Leading up to the 2013 season, I'm going to write player profiles about key members of the Detroit Tigers. This is the first installment featuring catcher Alex Avila.
2012 Season: 116 G, .243 AVG, 9 HR, 48 RBI
Detroit Tigers starting catcher Alex Avila, 25, had what some would call a disappointing season in 2012 due to his bat and injuries.
After coming off an incredible season in 2011 when he batted .295 with 19 home runs and 82 RBI, expectations were high for him to have a strong offensive season in 2012. Unfortunately, he fell short.
Avila, son of Tigers assistant GM Al Avila, was an All-Star in 2011 and took home the Silver Slugger award for the best offensive catcher in baseball.
Avila soon found out that 2012 was a completely different year for him as he battled injuries. Even when healthy, he had to sit out games due to his subpar hitting.
While Gerald Laird is a good backup catcher, he shouldn't play more than two to three games a week. Yet with Avila's struggles at the plate last year, manager Jim Leyland had no choice but to insert Laird into the lineup.
So, which Avila should the Tigers expect in 2013?
While I believe Avila will be better offensively than last year, he won't be able to approach his 2011 numbers.
This shouldn't be considered a disappointment—catching is a demanding position, and he excels at other aspects of his game.
Avila's handling of the pitching staff represents his true value.
An example of how good of a catcher Avila is was on full display in the 2011 postseason. Avila had to go out to the mound in Game 2 of the ALCS to help calm down Max Scherzer. Greg Bishop of the NY Times explains how Avila helped Scherzer get back to what makes him successful.
The advice that changed the complexion of this game — and perhaps this American League division series — came from the Tigers' Alex Avila, at times as much a psychologist as a catcher to the pitching staff. Avila and Scherzer agreed that the pitcher was too relaxed. He needed to speed up, increase the tempo.
That was Avila: steady hands, steady head and, for the most part, steady feet, too.
Bishop also goes into detail about how Avila's value goes beyond his hitting by explaining the impact Avila had on Scherzer as a pitcher.
What Avila helped Scherzer with this season, what turned Scherzer into a key piece of that complicated trade two years ago, was less reliance on his fastball, power mixed with deception.
So, while 2012 looked like a bad year for Avila, he didn't let his offensive troubles affect him defensively.
Avila's fielding numbers support how strong he is behind the plate.
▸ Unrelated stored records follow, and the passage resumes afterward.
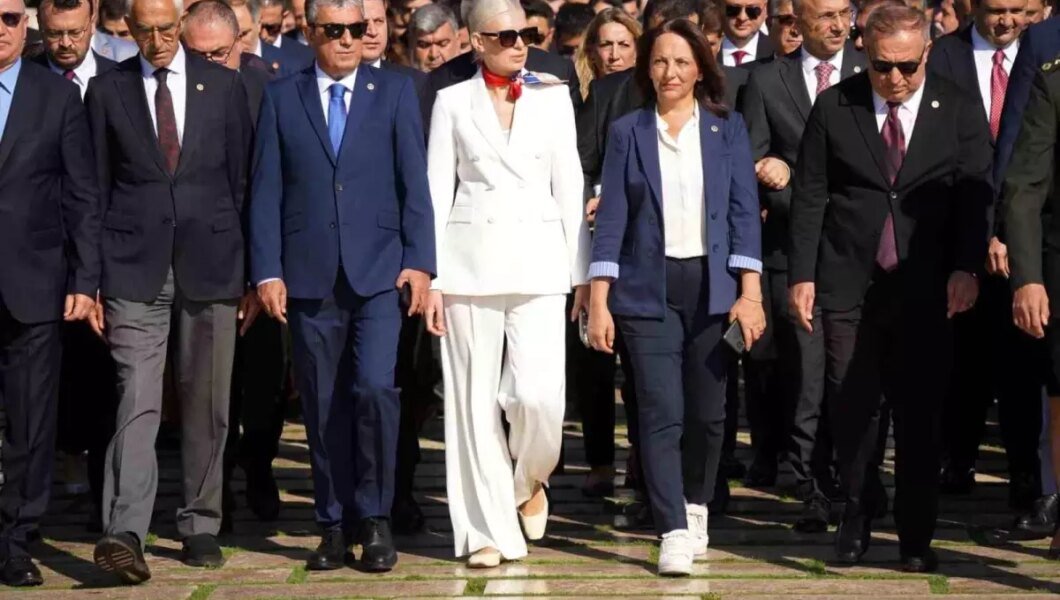 Bilecik Belediye Başkanı Melek Mızrak Subaşı CHP’nin 101. kuruluş yıl dönümü programına katıldı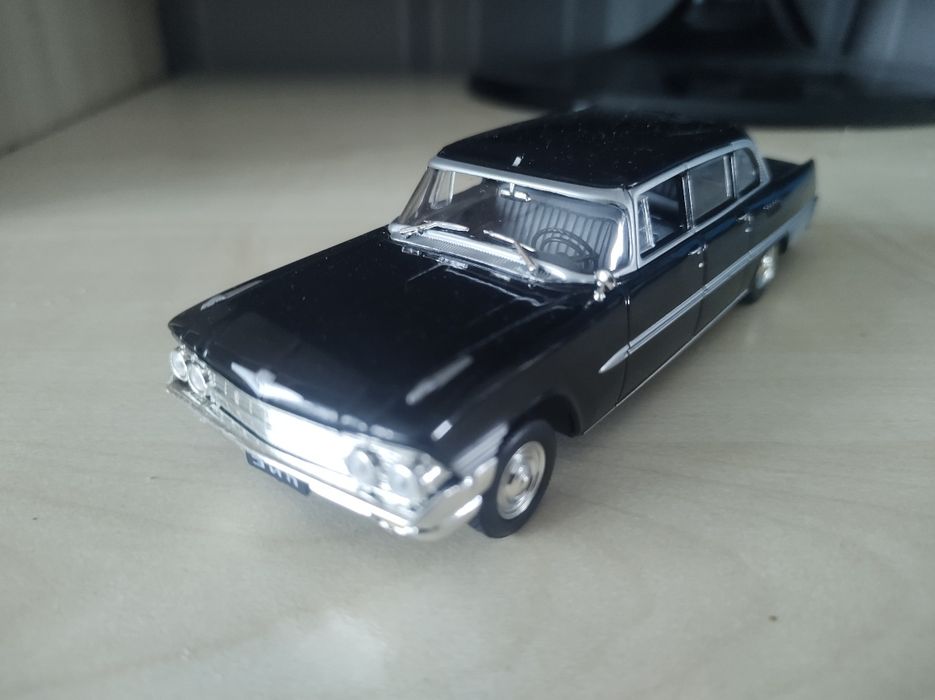 Разни модели 1:43
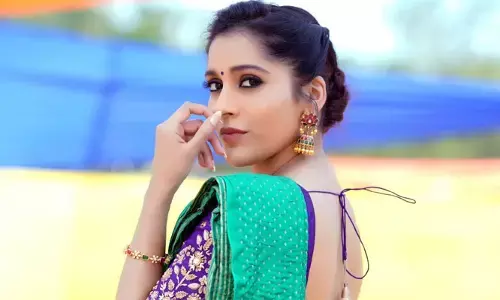 ముస్లిం ఆచారంపై యాంకర్ రష్మి ట్వీట్.. ఆంటీ అంటూ ఫైర్ అవుతున్న నెటిజన్స్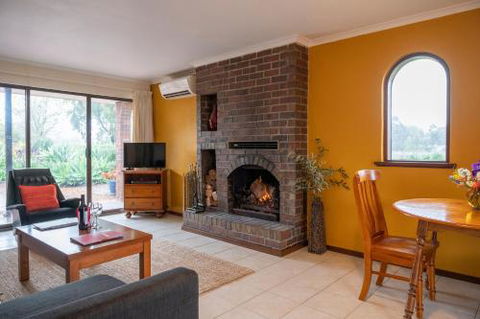 Linger Longer Vineyard Bed & Breakfast - Darwin Holiday 6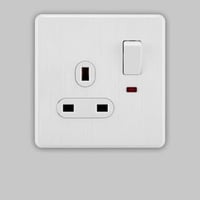 فيش ثلاثى مع مفتاح و لمبة اشارة 7×7 Parl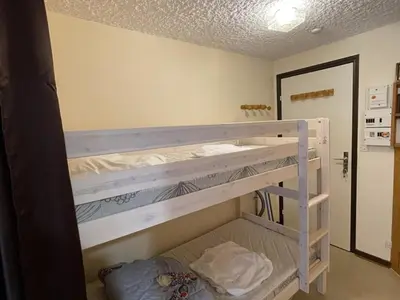 Un ou plusieurs lits dans un hébergement de l'établissement Studio cosy au cœur de la station - 4 pers, proche pistes, commerces et patinoire - FR-1-787-43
In 2011, he had only seven passed balls behind the plate and a .995 fielding percentage. In 2012, he had 10 passed balls to go with a .994 fielding percentage.
Avila's hard work earned him nominations in 2011 and 2012 as a Gold Glove finalist, but unfortunately he ended up losing both times to Baltimore Orioles catcher Matt Wieters.
Avila's handling of the talented Tigers pitching staff is impressive. When you factor in his age, you start to understand how good he really is. Detroit fans are lucky to have such a humble and grounded player to cheer on.
In the 2012 postseason, Shawn Windsor of the Detroit Free Press spoke with Avila about how the Tigers' starting pitchers were performing: "The job our guys have done to this point has been amazing."
That quote is a glimpse into Avila's personality. He talks only about the staff even though Leyland correctly gives credit to Avila as well.
Leyland said the credit shouldn't go just to the starters. He said Avila's job of calling pitches for Anibal Sanchez in Game 2 was as masterful as he had seen in a while—the righty threw seven shutout innings and gave up just three hits.
Leyland's faith in Avila is supported by Avila's CERA (catcher earned run average). Avila's CERA in 2012 was 3.60—an improvement from 2011, when he still had a very good 3.88 CERA.
If Avila continues to play like this behind the plate, I expect him to take home a Gold Glove award in 2013—the first of many Gold Glove awards in his career.